October 13, 2009 at 9:57 pm
OK Kate,
Technically I am bi-cultural and English is my other second language. I was born in the US, raised overseas with dual citizenship, educated in two different languages, and travel overseas often. I gave up my other citizenship, live and work in the US, but I still have the privilege of holding more than one perspective. When I talk about the effect America has on the world’s psyche I know what I am talking about. It is for good and for evil, both a blessing and a curse. On one day we are the example everybody wants to be, and the next, the bull in the China shop everybody wants to kill. But one thing we are not. We are not inconsequential. As one foreign relative once put it only half in jest, America has so much influence on the world that to be fair, the rest of the world should be allowed to vote for our president. He suggested perhaps a weighting factor, say each foreign vote should count as 2/5 of the vote of a US citizen. The point being that given America’s overwhelming influence in the world, it hardly seems fair that Americans choose their president with almost zero regard for his (or her) foreign policy.

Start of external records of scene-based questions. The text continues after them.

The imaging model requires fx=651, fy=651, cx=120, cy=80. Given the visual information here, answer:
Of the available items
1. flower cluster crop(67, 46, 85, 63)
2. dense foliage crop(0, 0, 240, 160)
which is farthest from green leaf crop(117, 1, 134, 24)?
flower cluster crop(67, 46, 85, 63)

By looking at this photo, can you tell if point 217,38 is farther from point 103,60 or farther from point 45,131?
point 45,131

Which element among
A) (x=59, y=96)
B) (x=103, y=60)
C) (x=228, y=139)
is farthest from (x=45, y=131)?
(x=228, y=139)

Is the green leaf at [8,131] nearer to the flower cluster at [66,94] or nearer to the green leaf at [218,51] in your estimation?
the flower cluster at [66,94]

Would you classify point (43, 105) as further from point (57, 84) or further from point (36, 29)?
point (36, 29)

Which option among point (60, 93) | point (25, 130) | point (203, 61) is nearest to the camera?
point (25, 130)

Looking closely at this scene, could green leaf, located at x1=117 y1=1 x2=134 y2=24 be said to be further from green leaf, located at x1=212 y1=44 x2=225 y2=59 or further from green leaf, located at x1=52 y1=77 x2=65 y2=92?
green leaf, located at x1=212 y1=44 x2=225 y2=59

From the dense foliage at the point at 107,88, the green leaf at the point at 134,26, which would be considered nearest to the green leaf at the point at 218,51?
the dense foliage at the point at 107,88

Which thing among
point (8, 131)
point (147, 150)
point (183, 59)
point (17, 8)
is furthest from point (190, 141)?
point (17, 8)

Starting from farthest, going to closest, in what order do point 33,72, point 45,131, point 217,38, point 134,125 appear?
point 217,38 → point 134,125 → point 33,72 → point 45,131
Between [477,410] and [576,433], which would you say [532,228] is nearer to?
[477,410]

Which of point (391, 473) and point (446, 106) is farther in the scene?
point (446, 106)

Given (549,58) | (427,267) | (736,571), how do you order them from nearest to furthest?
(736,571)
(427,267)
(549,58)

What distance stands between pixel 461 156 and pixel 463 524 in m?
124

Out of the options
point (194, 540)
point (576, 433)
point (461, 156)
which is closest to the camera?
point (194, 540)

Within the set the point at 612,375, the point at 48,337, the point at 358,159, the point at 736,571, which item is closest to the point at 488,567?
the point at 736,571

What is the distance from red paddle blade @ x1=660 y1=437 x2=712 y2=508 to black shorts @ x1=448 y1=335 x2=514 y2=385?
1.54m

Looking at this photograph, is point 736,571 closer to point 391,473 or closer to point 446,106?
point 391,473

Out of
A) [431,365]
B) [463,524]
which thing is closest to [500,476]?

Ex-episcopalian: I have to confess I mistook you for somebody else. You have not been preaching. But you do need to expand your horizons a bit.
No, the pledge of allegiance does not mean what it plainly says. “One nation, under God”? “With liberty for all”? “With justice for all”?
Nuff said.
There are several types of republics and several types of democracies. On paper and by current definitions we are both. But in recent times at least, it has become a nation run according to the golden rule:
“He who has the gold, rules”
And the middle class is eroding away faster than the polar ice cap. It is you who should try to prove me wrong.
October 14, 2009 at 6:34 am
I will grant that you know more about the world’s opinion of us than I do. However, I wouldn’t go as far as letting foreigners vote in our elections. I’m glad you chose American citizenship. I also agree that the middle class is probably eroding, which is sad.
One more thing: global climate change is a concept that is challenged by as many scientists as are supportive of it. Despite what so many people believe, it is not settled science.
Thank you for debating in a civil manner; so often these discussions are so adversarial it’s depressing.